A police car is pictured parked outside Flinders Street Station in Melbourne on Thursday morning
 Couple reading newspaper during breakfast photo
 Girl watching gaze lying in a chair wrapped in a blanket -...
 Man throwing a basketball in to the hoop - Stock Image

···

Instructions for the task – Copy every line above once more, precisely as it reads.

Reply to the task –
A police car is pictured parked outside Flinders Street Station in Melbourne on Thursday morning
 Couple reading newspaper during breakfast photo
 Girl watching gaze lying in a chair wrapped in a blanket -...
 Man throwing a basketball in to the hoop - Stock Image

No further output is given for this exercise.